THE PROBLEM: Across the whole listing, return each line exactly, with no images included.
============
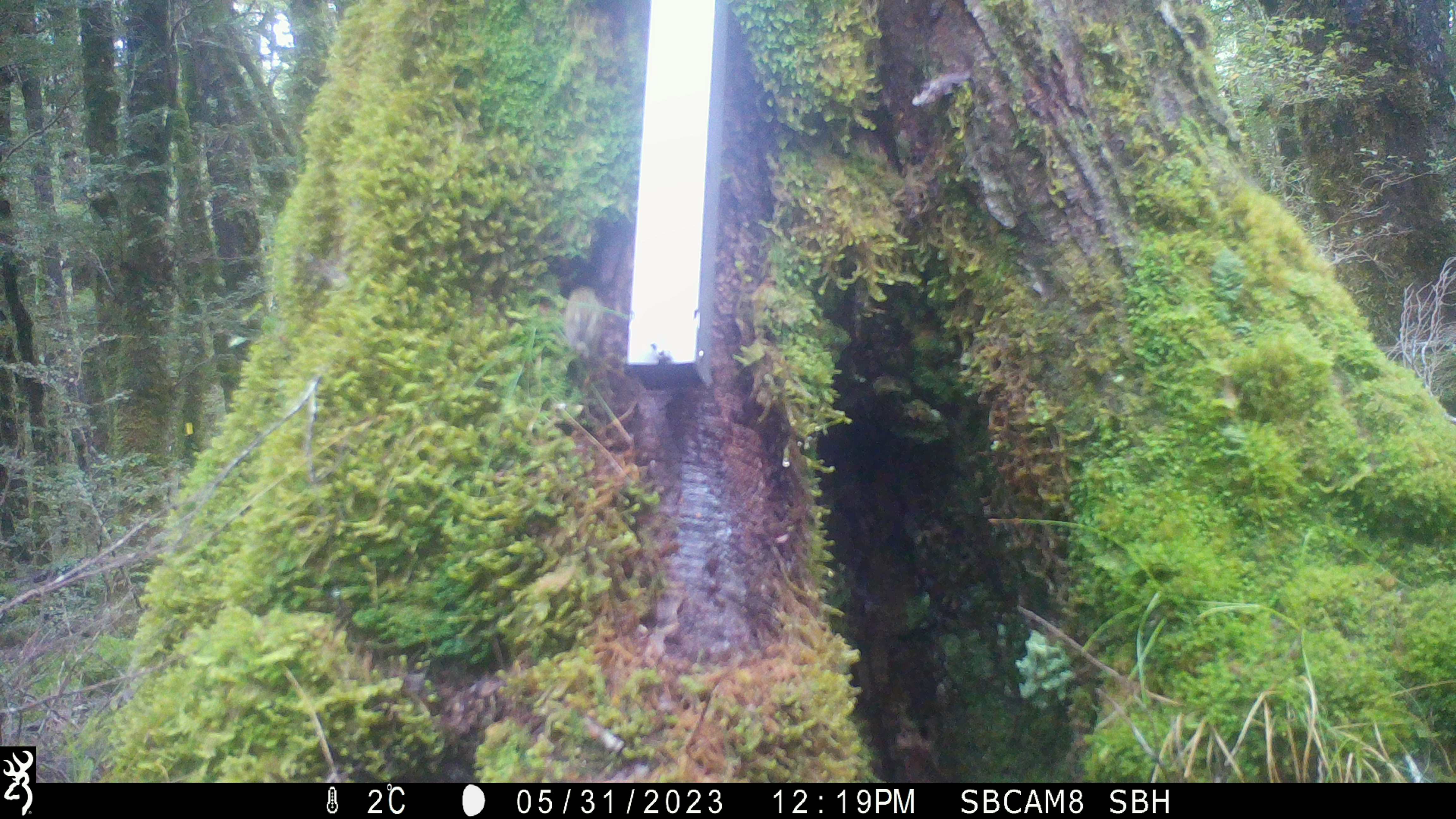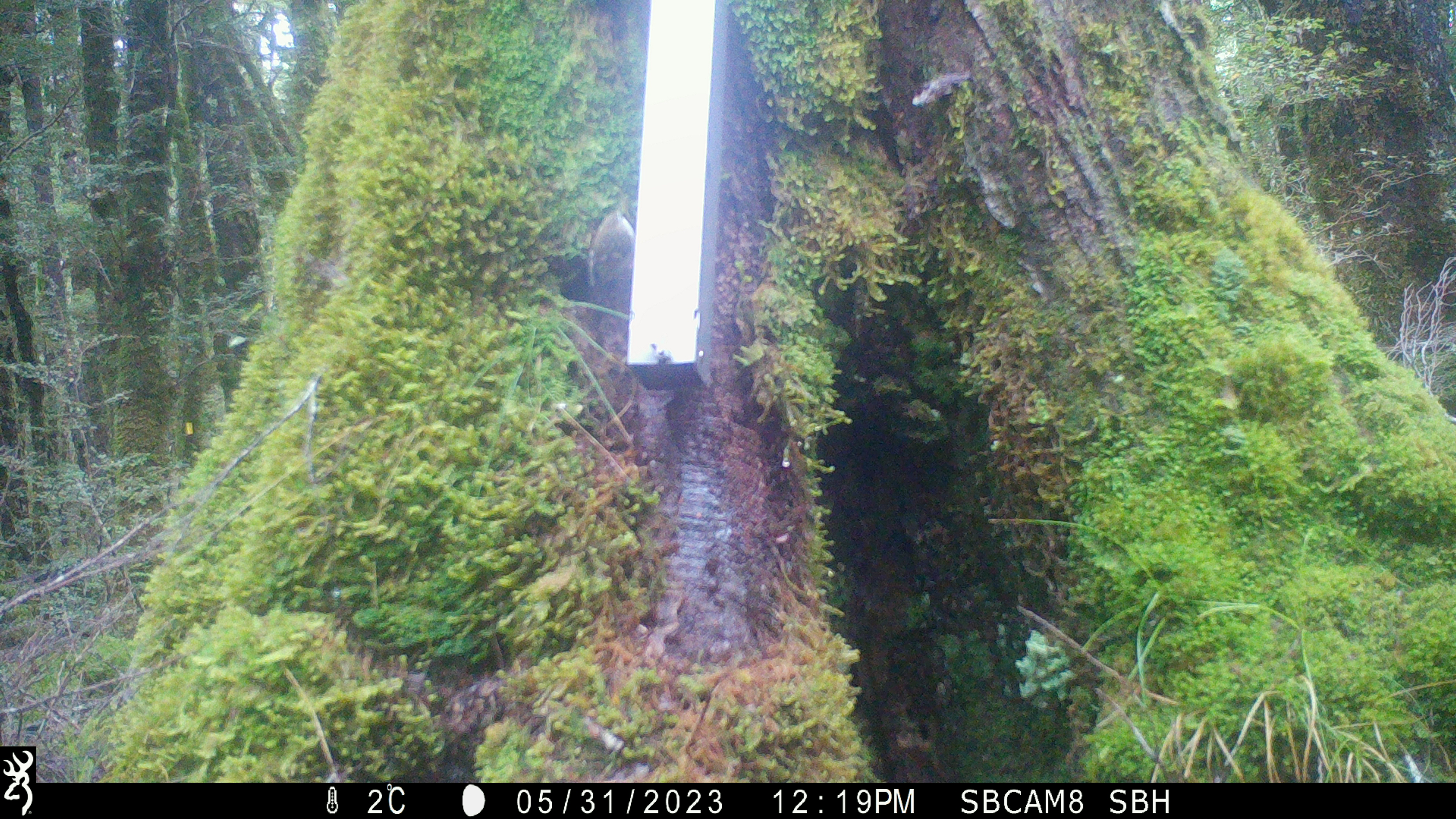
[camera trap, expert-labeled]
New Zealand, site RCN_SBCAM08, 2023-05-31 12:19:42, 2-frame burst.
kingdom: Animalia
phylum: Chordata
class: Aves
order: Passeriformes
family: Acanthisittidae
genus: Acanthisitta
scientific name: Acanthisitta chloris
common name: rifleman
============
ANSWER AREA:
[camera trap, expert-labeled]
New Zealand, site RCN_SBCAM08, 2023-05-31 12:19:42, 2-frame burst.
kingdom: Animalia
phylum: Chordata
class: Aves
order: Passeriformes
family: Acanthisittidae
genus: Acanthisitta
scientific name: Acanthisitta chloris
common name: rifleman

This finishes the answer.